It is hard, in all honesty, to see how the timing could have been any worse for chief constable Iain Livingstone and Police Scotland.
Just as another awful murder of another woman by another man, a police officer, incidentally, throws a new spotlight on how institutionalised sexism and misogyny might be hobbling our police and prosecution services, our national force is very publicly, humiliatingly, found to have victimised a female officer only trying to challenge the sexism of her so-called superior officers.
The industrial tribunal’s excoriating ruling must have been particularly painful in the force’s executive corridor, coming just days after it had been praised for pro-actively announcing that, after Sarah Everard’s murder, anyone approached by a lone officer would be able to use the radio to check their identity with the control room.

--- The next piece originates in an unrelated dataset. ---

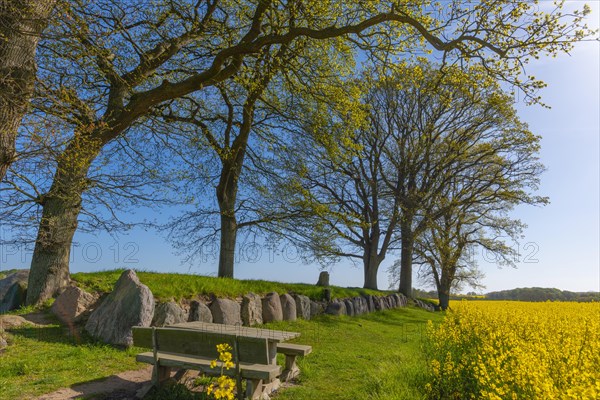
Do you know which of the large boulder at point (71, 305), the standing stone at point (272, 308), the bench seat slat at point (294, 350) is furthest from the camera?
the standing stone at point (272, 308)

Of course, officers patrol in pairs and the move seems more about PR kudos than any practical protection for lone women but, still, people said, Police Scotland are trying. Well, okay but if senior officers were trying to do anything when Rhona Malone called out sexism in her firearms unit, they were only trying to ignore her, shut her down and force her out of the job she loved.
Malone, once an ambitious and professional officer, deserves our respect and gratitude for refusing to do the easy thing as she fought her treatment over the last three years. She refused to settle, declined to take the cheque, and shunned the non-disclosure agreement (NDA) that would mean no one would ever know just how badly she has been failed.
It is a straightforward disgrace that such a capable woman is now selling houses instead of protecting and serving the people of Scotland, the only job she ever wanted.
Nicola Sturgeon says she has concerns about what happened here. It would be alarming if she did not.
The first minister will no doubt be dismayed that Police Scotland was found so very culpable by an industrial tribunal last week but she should not have been surprised, since Malone’s shameful treatment has been reported in detail over recent years, not least in this paper.
The sexism, the boys’ club atmosphere, the shouting and bawling, the machismo culture in her armed response team, allegedly one of the force’s elite units, has all been laid bare while Police Scotland did what it does and kicked the can down the road until it ran out of road last week.
It seems less likely, however, that the FM will share one of the concerns we report today, about how NDAs, so-called gagging agreements, have become part and parcel of Scotland’s public life and routinely used to silence potential whistle-blowers with the inside knowledge to reveal questionable conduct and bad behaviour in our government agencies and official institutions.
We would not, just for one example, have heard a single word about Rhona Malone and her treatment by Police Scotland if she had not, bravely, refused to settle in return for her silence.
That, and many other questions raised by this case, should rightly concern the first minister and demand further action. She might even begin by discouraging the use of NDAs by public bodies disinclined to let the public know when things go wrong.
Well, as Ernest Hemingway once had it: “Isn’t it pretty to think so?”